Problem details =>
Ignoring the images, restate the records below word for word.

Data extract =>

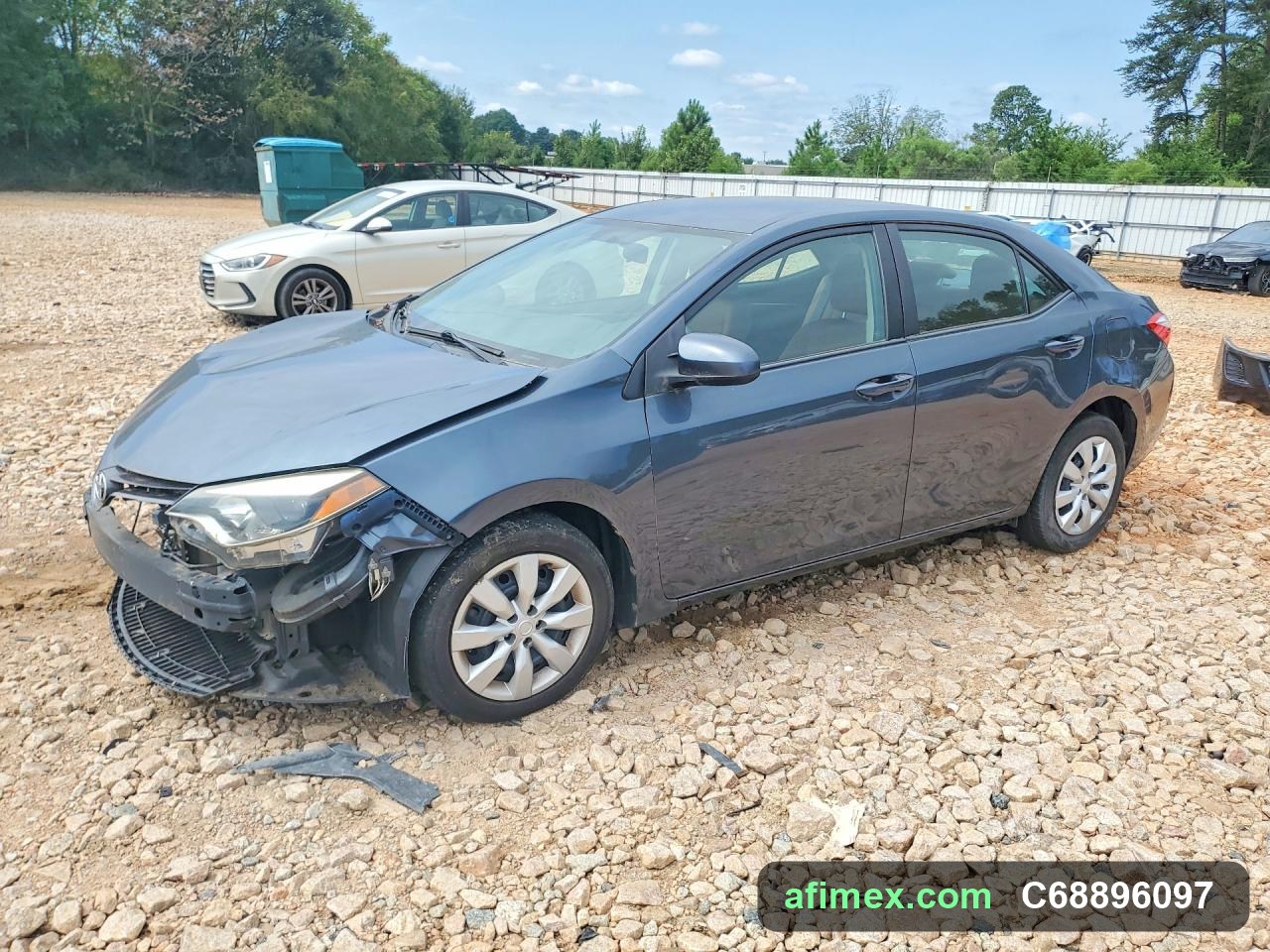 2015 Toyota Corolla for sale in Mauritania - Ref C68896097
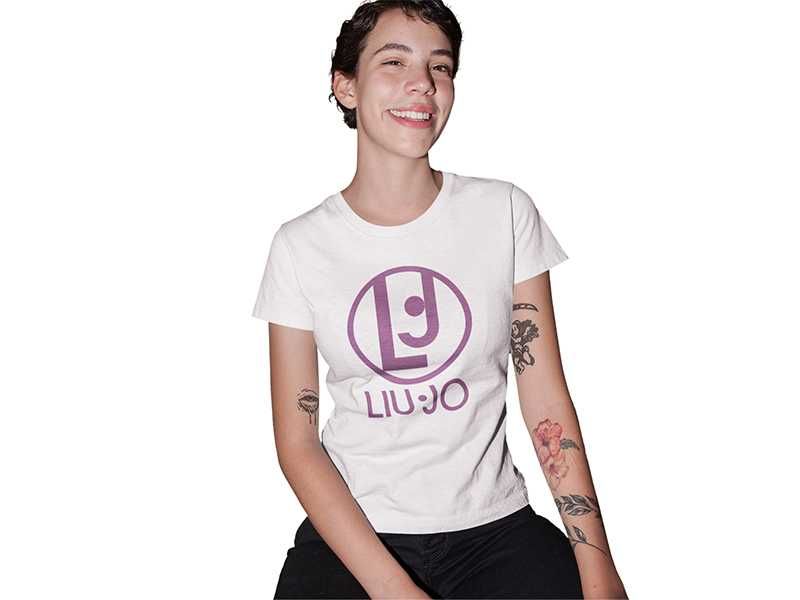 LIU JO Дамска тениска 9 модела Принт
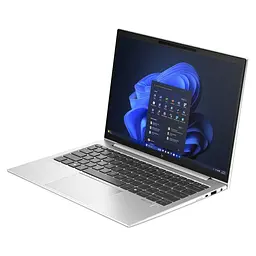 Ноутбук HP EliteBook 830 G11 9G0D4ET, 13.3 inch 1920 x 1200, Intel Core Ultra 7 155U 12 C/14 T, 1.7 GHz - 4.8 GHz, 12 MB cache, 28 W, 16 GB LPD 11 Pro, сріблястий - мініатюра 2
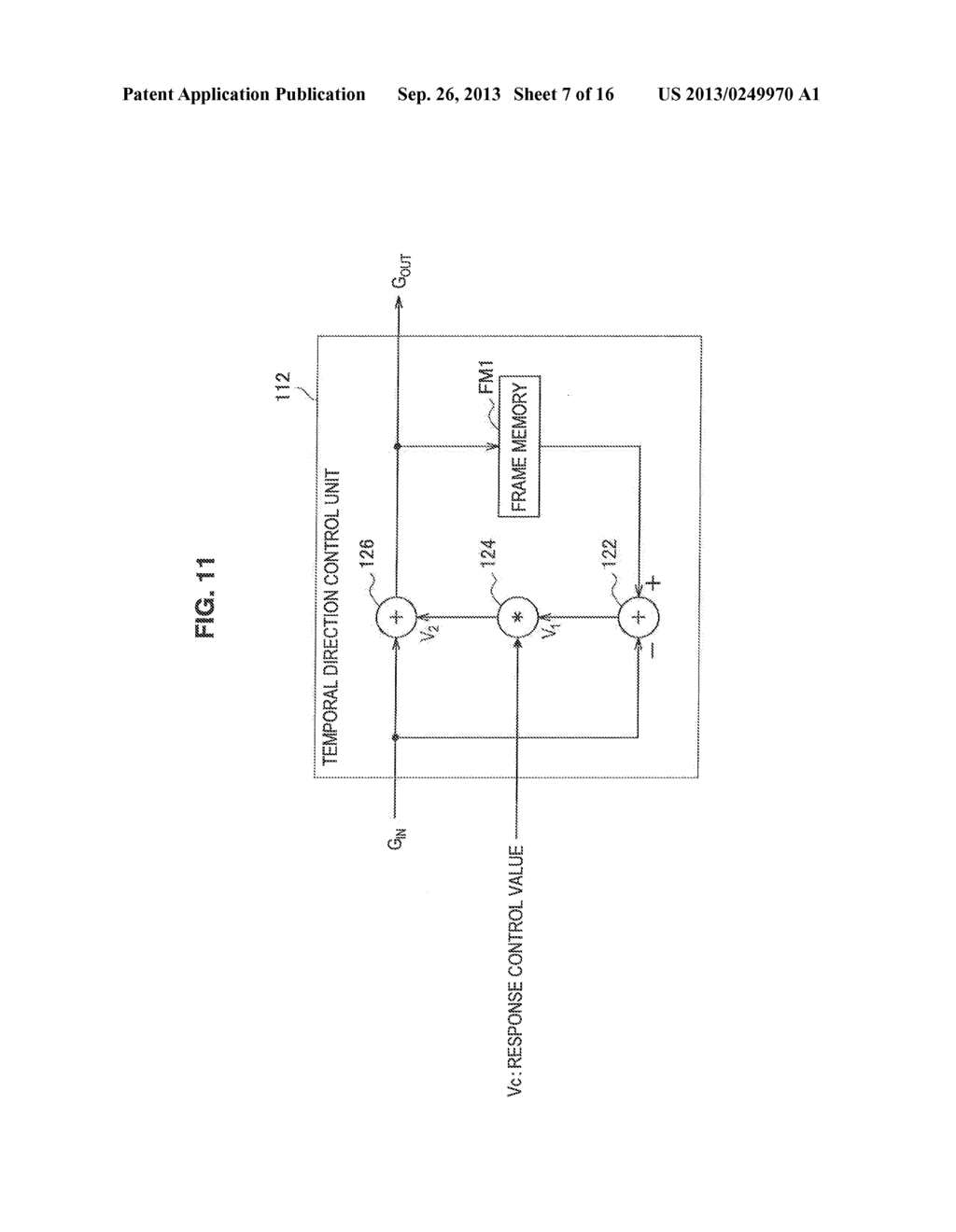 DISPLAY DEVICE, INTEGRATED CIRCUIT, AND CONTROL METHOD - diagram, schematic, and image 08
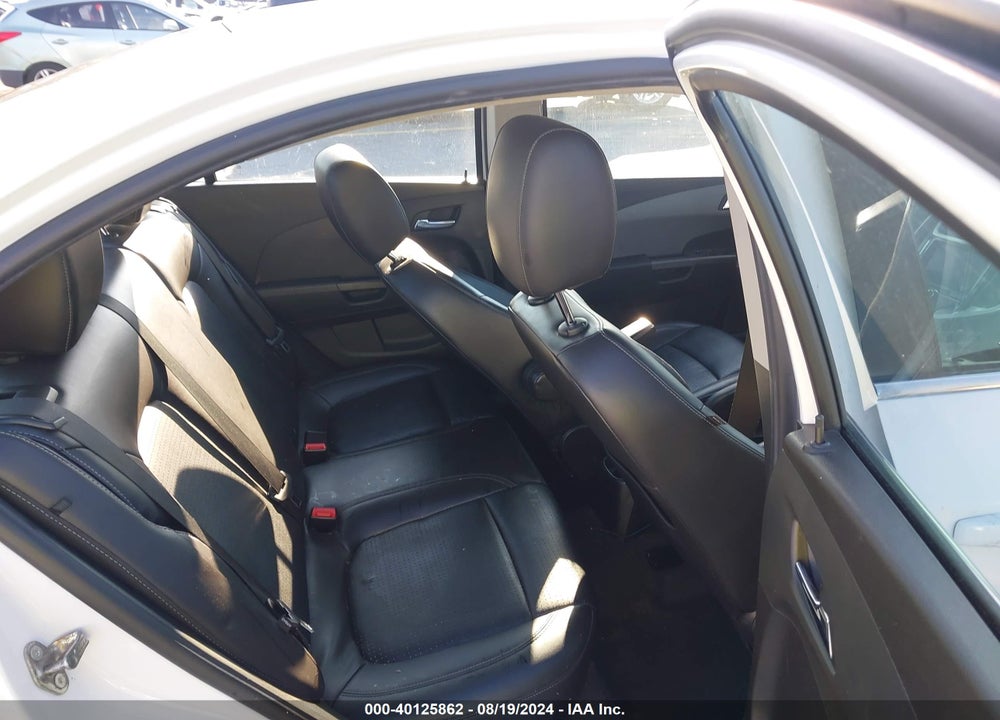 2020 CHEVROLET SONIC FWD  PREMIER VIN: 1G1JF5SB8L4118785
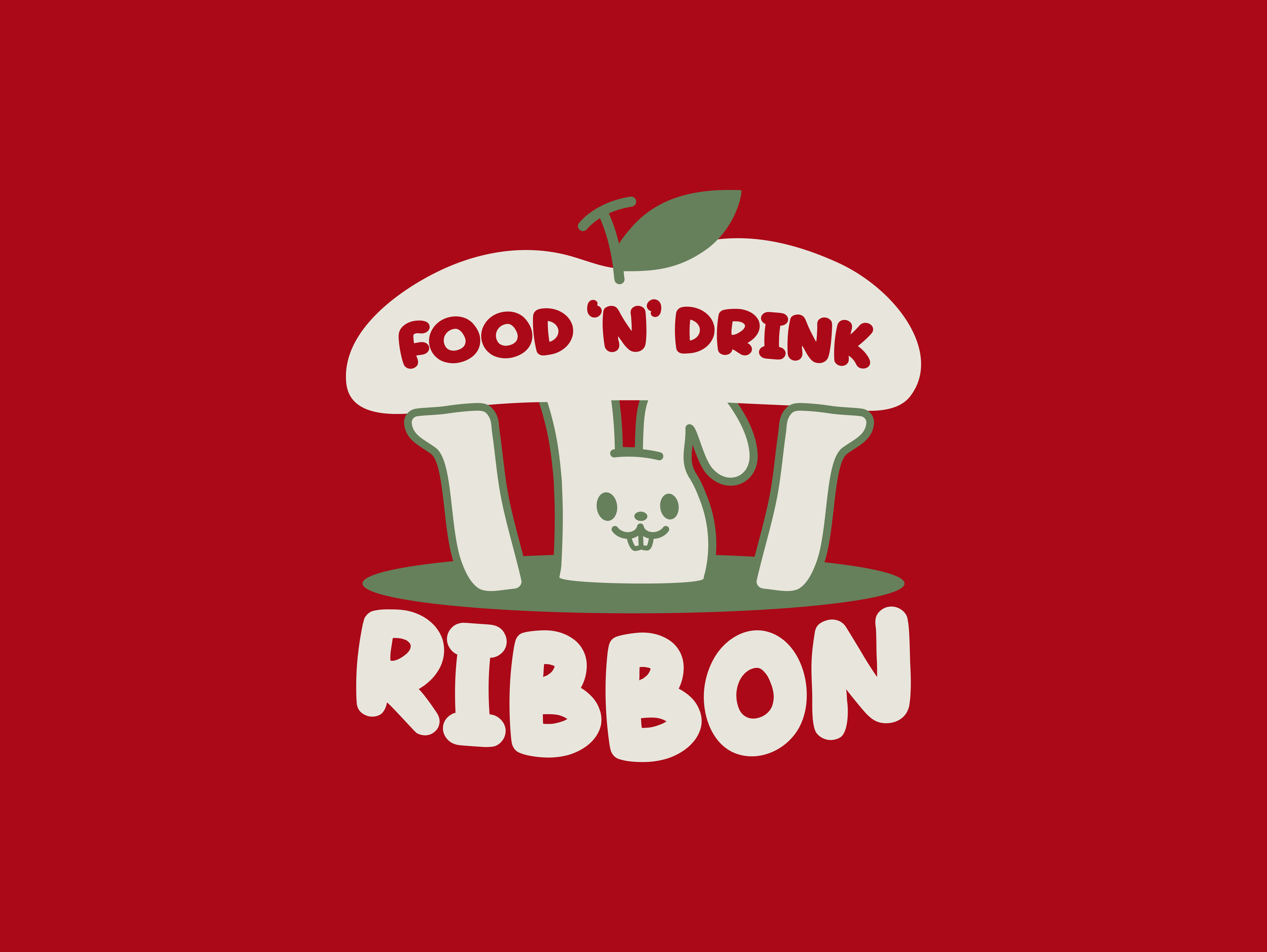 Thiết kế logo dự án Ribbon 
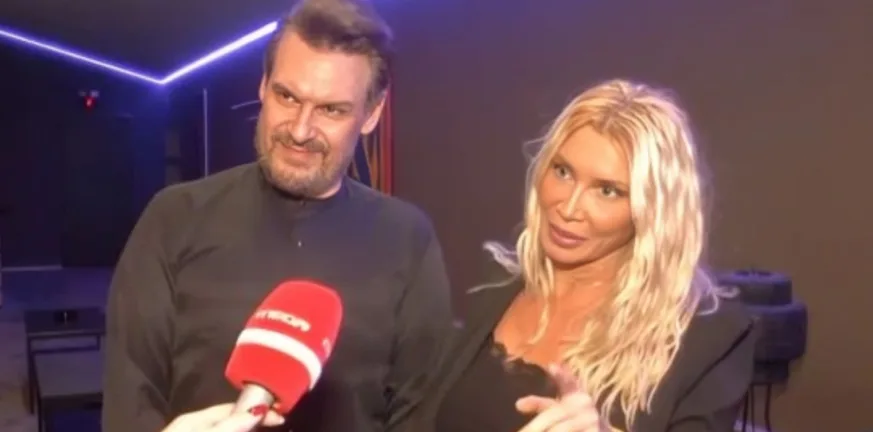 Πάνος Κιάμος για Πάολα: Είναι μια καταπληκτική τραγουδίστρια και ένα αντράκι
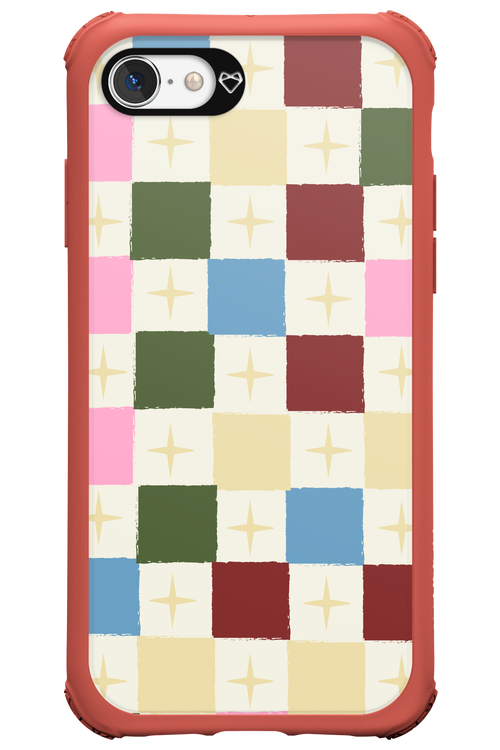 Winter Scarf - Apple iPhone 7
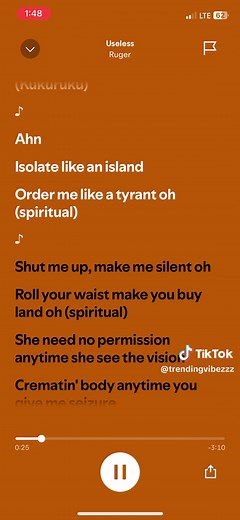 Useless by Ruger: Full Lyrics and Song Details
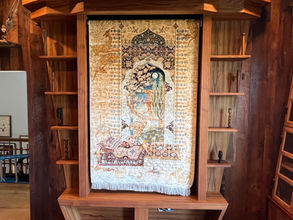 Teak Enclave Bookcase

Task result =>
 2015 Toyota Corolla for sale in Mauritania - Ref C68896097
 LIU JO Дамска тениска 9 модела Принт
 Ноутбук HP EliteBook 830 G11 9G0D4ET, 13.3 inch 1920 x 1200, Intel Core Ultra 7 155U 12 C/14 T, 1.7 GHz - 4.8 GHz, 12 MB cache, 28 W, 16 GB LPD 11 Pro, сріблястий - мініатюра 2
 DISPLAY DEVICE, INTEGRATED CIRCUIT, AND CONTROL METHOD - diagram, schematic, and image 08
 2020 CHEVROLET SONIC FWD  PREMIER VIN: 1G1JF5SB8L4118785
 Thiết kế logo dự án Ribbon 
 Πάνος Κιάμος για Πάολα: Είναι μια καταπληκτική τραγουδίστρια και ένα αντράκι
 Winter Scarf - Apple iPhone 7
 Useless by Ruger: Full Lyrics and Song Details
 Teak Enclave Bookcase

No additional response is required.